◆ **Assignment**
Copy everything in the piece on being yourself from "I started pondering" down to "look like her.", changing "self-help" to "motivational".

How to be Yourself
What a strange question but am sure you would have an answer after reading this…
I guess you may argue that “well it is normal to act like those we idolize”
Yea! But where is the sense in that? Is it supposed to be normal or we have made it so.
I remember watching the Peaky Blinders series , and I said to myself “damn! I want to be as badass as Thomas Shelby” and immediately I took on his demeanor.
For a while, I felt better and confident about myself because I was putting on the face of a strong fictional character that possessed the infallible qualities a man should have.
Preye Raymond was weak and fallible, but Thomas Shelby (which was my new face) was strong and indestructible.
I hated myself anytime I derailed from acting like this character. When I made a mistake or behaved irrationally, I would often ask myself “would Tom behave like this?”
It became obscene…
Am sure there is a psychological name for such condition, if you know more about what it is, please feel free to spell it out in the comments.
Whenever we watch our favorite performers and artists take up strong roles in their various artistic works, e.g movies, music, dance, seminars, etc…We often perceive them to be infallible.
And that sparks our love and admiration for them even to the point of obsession.
In another case, one that is not so far-fetched, whenever we see others post an elaborate lifestyle on social media, we display the same kind of admiration and perception of infallibility towards them.
At this point you may be saying “Ok! We get it… comparing yourself to celebrities, influencers and people on social media is bad and unhealthy”
Yes it is…but this is just on the surface, let’s analyze the root cause.
And What is that?
It is the idea that when we idolize or perceive certain group of individuals (celebs, influencers, perfomers, etc) as “infallible” , such perception becomes the foundation for our insecurities and why we easily throw away our individual identities to embrace theirs.
The character of Thomas Shelby have been scripted to paint the “ideal man” to spectators:
- A man that has all the plans
- A man that gets others to obey him
- A man that is confident in every situation even when he is faced with danger, and so on.
I started pondering on these questions- can a man truly be this way? Especially in an unpredictable and difficult world?Because life experiences have shown me otherwise.
As a YouTube addict, I often watch self-help content creators and podcasters use such movie characters (like Tom) ,including celebrities and influencers as an example of what it means to be successful, confident and powerful.
But whenever I consumed such content I felt more insecure than I already was. I started to ponder- how can I level up to this? Can I ever achieve this? Especially when I see contents about how David Goggins can run for 24 hours without sleep.
When Nicki Minaj took over the female Hip-Hop genre, every young woman in the black community wanted to look like her.
Not to engage in comparisons, but it is safe to assume that Nicki Minaj’s hour-glass figure got black women (and even white women) more obsessed about increasing their bum with cosmetic surgery and waist trainers, than any other hot female artist you can think of.
There is always this unnecessary pressure on defining who we truly are and what makes us unique because of what is steered up by pop culture and its never ending trends and so-called entertainment .
It subtly diminishes our nomenclature and we begin to exist as just a metaphor of the real thing.
Drop all the faces when you look in the mirror. Your body is yours not like Nicki’s.
Avoid the thought of you having to look like A or B because you think they are infallible angels.
Wearing the faces of a fictional character was too much pressure at some point in my life.
I am glad it gave me some common sense as I grew older to realize that whoever has the spotlight or is in front of a camera follows a scripts.
It also made me realize that not being yourself, is craziest part of your life’s journey. Something you must overcome.

◆ **Information given**
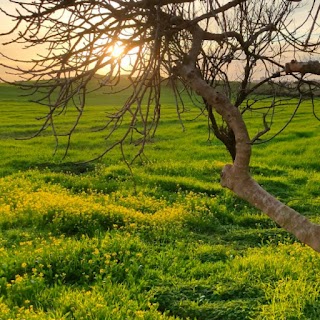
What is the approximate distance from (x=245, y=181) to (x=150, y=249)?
507 cm

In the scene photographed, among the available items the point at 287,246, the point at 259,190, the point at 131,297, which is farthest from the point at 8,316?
the point at 287,246

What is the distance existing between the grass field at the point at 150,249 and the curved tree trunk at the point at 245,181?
713 mm

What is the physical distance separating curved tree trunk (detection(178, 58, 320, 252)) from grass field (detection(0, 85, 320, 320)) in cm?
71

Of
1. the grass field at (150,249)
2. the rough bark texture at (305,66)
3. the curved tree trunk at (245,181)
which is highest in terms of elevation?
the rough bark texture at (305,66)

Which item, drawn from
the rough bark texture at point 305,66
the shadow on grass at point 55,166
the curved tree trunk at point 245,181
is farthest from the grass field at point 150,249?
the rough bark texture at point 305,66

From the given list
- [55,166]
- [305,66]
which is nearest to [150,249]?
[305,66]

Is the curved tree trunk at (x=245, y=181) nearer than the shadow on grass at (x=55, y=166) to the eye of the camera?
Yes

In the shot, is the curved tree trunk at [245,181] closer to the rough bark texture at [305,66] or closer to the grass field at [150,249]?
the rough bark texture at [305,66]

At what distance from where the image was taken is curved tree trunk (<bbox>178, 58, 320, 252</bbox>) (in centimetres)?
233

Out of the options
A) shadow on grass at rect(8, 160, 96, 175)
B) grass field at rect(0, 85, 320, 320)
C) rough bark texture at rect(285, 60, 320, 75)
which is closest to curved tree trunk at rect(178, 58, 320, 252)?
rough bark texture at rect(285, 60, 320, 75)

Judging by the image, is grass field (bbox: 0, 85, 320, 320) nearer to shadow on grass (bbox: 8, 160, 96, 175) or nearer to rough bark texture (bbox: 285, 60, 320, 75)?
shadow on grass (bbox: 8, 160, 96, 175)

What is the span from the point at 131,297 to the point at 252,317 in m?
1.36

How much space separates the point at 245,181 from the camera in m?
2.53

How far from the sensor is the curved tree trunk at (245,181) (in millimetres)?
2334
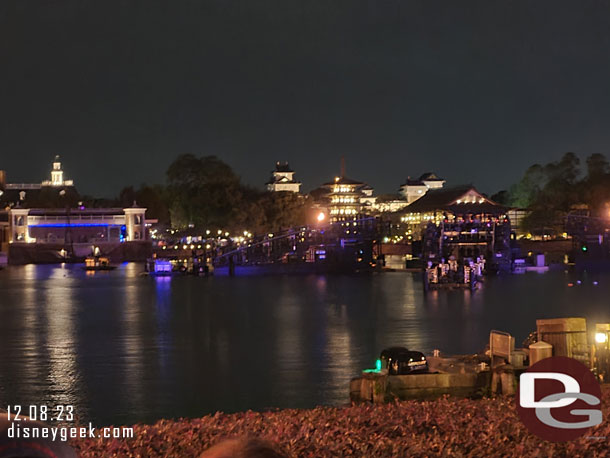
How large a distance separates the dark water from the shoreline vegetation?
874 centimetres

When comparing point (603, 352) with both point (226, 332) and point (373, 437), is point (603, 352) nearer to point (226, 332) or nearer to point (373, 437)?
point (373, 437)

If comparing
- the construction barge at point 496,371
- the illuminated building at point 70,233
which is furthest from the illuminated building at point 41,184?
the construction barge at point 496,371

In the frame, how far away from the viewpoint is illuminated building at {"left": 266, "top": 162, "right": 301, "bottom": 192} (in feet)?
462

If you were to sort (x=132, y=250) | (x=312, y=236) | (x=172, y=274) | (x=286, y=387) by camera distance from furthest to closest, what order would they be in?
(x=132, y=250) < (x=312, y=236) < (x=172, y=274) < (x=286, y=387)

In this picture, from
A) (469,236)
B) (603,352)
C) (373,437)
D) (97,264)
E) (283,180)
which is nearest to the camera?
(373,437)

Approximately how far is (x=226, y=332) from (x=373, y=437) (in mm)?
24125

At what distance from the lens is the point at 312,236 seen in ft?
229

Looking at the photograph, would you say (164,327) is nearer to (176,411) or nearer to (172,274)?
(176,411)

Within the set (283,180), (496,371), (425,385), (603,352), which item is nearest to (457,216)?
(603,352)

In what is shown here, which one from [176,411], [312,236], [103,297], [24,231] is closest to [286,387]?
[176,411]

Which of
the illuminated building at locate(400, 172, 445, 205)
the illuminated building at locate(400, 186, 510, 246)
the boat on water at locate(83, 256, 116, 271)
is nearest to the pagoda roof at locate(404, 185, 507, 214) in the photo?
the illuminated building at locate(400, 186, 510, 246)

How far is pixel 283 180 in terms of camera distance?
5561 inches

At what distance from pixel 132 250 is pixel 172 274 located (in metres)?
23.1

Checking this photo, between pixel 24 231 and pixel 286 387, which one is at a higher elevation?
pixel 24 231
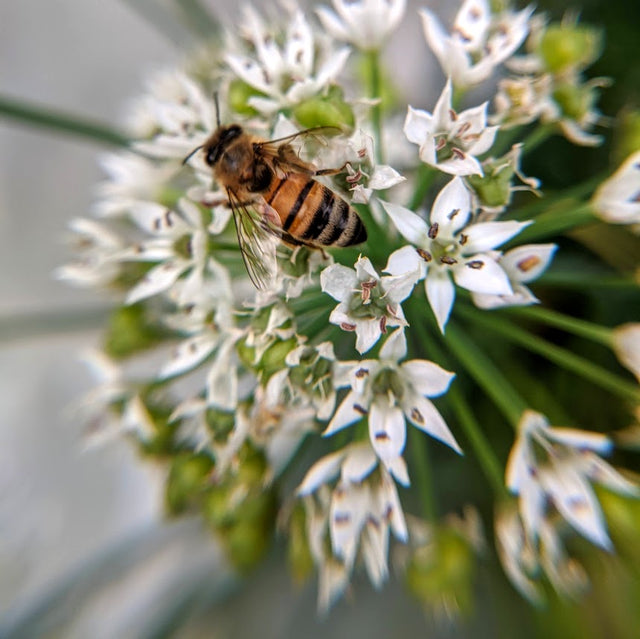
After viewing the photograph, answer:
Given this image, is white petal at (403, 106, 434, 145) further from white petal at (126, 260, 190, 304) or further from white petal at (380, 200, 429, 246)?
white petal at (126, 260, 190, 304)

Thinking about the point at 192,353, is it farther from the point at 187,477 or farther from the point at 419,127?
the point at 419,127

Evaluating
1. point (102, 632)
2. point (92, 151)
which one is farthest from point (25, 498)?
point (92, 151)

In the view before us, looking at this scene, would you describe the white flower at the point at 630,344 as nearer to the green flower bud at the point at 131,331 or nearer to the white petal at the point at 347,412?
the white petal at the point at 347,412

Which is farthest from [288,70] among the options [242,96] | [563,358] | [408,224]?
[563,358]

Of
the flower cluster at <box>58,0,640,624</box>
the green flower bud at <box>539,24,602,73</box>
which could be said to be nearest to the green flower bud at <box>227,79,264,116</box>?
the flower cluster at <box>58,0,640,624</box>

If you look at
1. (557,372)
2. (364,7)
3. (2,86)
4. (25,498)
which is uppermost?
(2,86)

◆ **Answer section**
I started pondering on these questions- can a man truly be this way? Especially in an unpredictable and difficult world?Because life experiences have shown me otherwise.
As a YouTube addict, I often watch motivational content creators and podcasters use such movie characters (like Tom) ,including celebrities and influencers as an example of what it means to be successful, confident and powerful.
But whenever I consumed such content I felt more insecure than I already was. I started to ponder- how can I level up to this? Can I ever achieve this? Especially when I see contents about how David Goggins can run for 24 hours without sleep.
When Nicki Minaj took over the female Hip-Hop genre, every young woman in the black community wanted to look like her.